Parigi – La liberalizzazione degli scambi, l’abolizione dei controlli dei cambi ed i progressi tecnologici hanno contribuito ad un significativo aumento dei flussi di capitali e degli investimenti nel corso degli ultimi anni. Ne risulta un’interconnessione senza precedenti con, alla base, l’ottimizzazione dei profitti e la creazione di ricchezza azionaria. La crisi economica del 2008 ha tuttavia profondamente degradato le finanze pubbliche dei paesi dell’OCSE. Nell’ambiente di timore per una recessione mondiale o la debole crescita dei paesi avanzati costituisce il rischio maggiore evidenziato durante l’ultima riunione dei Ministri delle Finanze del G20 a Mosca, tutti i governanti sono d’accordo nel pensare che l’evasione fiscale delle imprese multinazionali sia il cantiere cardine dei due prossimi anni.

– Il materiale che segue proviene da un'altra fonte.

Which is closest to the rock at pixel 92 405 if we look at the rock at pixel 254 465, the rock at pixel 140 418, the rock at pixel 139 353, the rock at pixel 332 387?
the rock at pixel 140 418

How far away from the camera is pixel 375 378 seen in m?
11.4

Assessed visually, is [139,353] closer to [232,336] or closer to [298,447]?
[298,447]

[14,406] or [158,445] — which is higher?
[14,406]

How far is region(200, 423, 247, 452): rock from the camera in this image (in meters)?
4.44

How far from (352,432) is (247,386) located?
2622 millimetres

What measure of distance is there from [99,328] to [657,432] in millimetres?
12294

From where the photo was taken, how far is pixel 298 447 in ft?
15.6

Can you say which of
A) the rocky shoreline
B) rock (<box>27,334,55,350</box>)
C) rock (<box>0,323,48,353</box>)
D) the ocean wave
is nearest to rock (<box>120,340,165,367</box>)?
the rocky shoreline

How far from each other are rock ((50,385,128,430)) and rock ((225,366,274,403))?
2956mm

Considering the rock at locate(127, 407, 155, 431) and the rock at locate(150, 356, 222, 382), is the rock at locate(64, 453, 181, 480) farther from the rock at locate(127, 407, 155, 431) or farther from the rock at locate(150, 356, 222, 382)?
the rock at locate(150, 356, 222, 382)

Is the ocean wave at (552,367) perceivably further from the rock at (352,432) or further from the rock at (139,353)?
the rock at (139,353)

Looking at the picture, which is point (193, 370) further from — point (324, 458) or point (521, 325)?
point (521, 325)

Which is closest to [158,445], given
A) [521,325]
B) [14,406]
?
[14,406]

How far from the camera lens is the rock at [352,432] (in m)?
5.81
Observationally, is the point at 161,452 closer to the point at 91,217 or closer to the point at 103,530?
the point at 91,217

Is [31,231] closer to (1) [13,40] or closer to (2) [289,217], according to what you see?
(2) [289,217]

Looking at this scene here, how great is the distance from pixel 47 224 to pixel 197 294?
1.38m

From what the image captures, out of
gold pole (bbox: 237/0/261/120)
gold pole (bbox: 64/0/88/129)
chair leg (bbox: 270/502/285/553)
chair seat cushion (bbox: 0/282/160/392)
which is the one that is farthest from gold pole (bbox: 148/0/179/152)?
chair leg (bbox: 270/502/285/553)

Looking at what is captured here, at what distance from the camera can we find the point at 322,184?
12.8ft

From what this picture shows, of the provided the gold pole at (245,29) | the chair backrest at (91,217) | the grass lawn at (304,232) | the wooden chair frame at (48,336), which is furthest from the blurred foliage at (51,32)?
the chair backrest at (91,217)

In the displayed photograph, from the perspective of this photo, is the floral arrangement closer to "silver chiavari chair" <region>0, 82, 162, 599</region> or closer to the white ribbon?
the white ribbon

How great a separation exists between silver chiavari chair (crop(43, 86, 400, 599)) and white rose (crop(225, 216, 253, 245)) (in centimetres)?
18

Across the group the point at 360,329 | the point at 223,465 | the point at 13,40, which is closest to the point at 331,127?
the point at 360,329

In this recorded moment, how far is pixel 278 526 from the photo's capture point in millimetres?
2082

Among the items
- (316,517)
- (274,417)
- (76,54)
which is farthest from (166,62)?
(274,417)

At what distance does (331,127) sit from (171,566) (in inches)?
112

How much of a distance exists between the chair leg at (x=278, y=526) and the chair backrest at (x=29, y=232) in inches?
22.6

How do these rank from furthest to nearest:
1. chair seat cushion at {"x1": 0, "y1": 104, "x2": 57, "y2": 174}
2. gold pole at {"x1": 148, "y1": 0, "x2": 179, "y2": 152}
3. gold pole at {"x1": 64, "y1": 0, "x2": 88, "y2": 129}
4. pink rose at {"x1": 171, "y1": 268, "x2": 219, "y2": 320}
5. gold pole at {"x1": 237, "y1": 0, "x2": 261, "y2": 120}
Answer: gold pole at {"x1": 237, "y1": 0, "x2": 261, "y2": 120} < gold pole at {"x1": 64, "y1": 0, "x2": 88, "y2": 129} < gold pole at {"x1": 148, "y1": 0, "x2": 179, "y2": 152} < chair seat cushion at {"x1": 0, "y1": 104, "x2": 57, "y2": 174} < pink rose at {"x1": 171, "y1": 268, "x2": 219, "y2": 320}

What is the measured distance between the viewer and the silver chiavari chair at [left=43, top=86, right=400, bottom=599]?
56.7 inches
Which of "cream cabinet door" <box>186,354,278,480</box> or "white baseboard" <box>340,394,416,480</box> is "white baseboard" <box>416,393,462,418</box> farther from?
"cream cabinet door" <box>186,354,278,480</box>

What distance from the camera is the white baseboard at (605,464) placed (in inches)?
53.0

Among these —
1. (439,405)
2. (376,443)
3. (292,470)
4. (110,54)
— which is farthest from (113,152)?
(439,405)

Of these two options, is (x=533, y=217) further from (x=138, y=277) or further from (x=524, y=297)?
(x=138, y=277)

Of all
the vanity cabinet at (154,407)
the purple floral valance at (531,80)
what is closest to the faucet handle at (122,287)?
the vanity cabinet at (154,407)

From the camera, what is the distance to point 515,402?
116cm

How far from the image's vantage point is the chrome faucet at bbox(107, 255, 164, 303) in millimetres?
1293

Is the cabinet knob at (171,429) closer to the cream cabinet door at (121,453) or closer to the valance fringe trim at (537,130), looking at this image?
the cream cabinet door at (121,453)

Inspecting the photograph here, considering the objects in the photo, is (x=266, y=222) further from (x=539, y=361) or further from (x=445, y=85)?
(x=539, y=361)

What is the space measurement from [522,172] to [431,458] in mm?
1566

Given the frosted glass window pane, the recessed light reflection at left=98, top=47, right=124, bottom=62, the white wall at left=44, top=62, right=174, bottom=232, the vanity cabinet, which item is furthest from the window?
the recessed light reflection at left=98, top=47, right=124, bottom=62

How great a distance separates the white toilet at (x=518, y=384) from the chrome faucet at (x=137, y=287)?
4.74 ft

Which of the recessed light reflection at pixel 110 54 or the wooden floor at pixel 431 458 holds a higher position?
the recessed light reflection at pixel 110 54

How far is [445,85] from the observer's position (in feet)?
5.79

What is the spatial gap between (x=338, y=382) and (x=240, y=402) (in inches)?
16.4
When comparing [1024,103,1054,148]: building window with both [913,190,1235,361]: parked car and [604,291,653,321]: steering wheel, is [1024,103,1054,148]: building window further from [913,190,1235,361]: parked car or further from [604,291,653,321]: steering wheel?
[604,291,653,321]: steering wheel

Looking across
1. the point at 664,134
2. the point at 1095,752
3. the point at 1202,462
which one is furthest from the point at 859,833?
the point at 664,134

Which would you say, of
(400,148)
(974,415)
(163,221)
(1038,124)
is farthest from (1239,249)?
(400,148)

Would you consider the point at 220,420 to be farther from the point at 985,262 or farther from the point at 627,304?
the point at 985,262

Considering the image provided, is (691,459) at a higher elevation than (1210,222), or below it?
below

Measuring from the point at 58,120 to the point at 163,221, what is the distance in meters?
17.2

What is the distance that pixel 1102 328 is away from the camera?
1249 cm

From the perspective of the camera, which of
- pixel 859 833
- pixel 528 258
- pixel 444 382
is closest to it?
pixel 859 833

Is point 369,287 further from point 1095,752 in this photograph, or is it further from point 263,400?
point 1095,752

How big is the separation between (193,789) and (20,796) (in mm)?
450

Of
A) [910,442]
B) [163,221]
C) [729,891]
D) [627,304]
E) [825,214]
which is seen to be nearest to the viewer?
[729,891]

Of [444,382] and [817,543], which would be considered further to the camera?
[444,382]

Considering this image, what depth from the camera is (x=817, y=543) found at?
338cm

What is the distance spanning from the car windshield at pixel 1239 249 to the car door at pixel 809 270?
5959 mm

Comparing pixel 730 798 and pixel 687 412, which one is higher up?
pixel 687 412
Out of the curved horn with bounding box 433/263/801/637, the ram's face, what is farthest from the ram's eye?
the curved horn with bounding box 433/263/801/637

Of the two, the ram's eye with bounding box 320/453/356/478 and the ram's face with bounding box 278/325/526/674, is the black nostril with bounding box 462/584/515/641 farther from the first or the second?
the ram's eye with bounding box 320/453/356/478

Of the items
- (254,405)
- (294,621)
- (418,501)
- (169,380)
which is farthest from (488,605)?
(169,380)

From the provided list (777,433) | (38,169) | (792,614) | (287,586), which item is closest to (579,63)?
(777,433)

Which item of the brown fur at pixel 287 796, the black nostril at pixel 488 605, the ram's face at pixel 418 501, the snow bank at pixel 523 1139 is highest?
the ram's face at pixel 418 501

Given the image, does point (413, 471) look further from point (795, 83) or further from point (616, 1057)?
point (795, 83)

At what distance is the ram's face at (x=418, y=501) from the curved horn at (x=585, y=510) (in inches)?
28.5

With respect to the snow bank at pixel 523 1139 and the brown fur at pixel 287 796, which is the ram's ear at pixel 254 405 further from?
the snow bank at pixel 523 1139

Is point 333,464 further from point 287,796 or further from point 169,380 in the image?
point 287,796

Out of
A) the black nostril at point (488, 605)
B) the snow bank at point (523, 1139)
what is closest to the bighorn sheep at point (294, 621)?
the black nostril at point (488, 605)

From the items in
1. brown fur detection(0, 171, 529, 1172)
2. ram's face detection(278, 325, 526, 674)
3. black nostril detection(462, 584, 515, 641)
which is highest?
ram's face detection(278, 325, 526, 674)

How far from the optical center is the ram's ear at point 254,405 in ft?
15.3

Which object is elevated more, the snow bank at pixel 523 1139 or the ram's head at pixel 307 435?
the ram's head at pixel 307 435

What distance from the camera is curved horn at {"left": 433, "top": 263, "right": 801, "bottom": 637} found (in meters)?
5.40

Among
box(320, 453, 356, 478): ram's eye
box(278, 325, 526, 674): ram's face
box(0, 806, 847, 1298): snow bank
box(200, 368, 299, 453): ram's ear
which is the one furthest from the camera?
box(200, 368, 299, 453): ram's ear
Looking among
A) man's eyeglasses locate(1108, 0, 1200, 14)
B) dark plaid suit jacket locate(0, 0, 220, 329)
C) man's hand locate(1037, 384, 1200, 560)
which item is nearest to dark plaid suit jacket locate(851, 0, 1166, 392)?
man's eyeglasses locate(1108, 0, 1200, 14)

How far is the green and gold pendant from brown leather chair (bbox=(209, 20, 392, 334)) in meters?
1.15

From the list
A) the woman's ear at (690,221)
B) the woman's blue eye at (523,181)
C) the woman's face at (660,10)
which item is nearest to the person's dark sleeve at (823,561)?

All’OCSE, che ha appena pubblicato un rapporto per sottolineare le strategie di ottimizzazione fiscale delle multinazionali – tra cui Google è diventato il simbolo – e che approfittano globalmente delle legislazioni permissive di alcuni paesi come l’Irlanda, l’Olanda o i paradisi fiscali, si stima che gli Stati subiscano ogni anno importanti perdite di entrate fiscali come imposta sugli utili. E questo per via di schemi di imposizione che mirano ad erodere la base imponibile e/o a trasferire gli utili verso paesi in cui sono poco tassati e a trasferire le spese là dove le possibilità di deducibilità sono maggiori. Inoltre, queste strategie di ottimizzazione fiscale permettono generalmente di ottenere:

  • Una minimizzazione del carico fiscale nel paese di origine in un paese straniero dove l’impresa è presente,
  • Un tasso debole o nullo di ritenuta,
  • Una debole o nulla tassazione a livello del beneficiario,
  • E, alla fine del processo, al livello della società madre, un esonero degli utili già debolmente tassato dai tre stadi precedenti.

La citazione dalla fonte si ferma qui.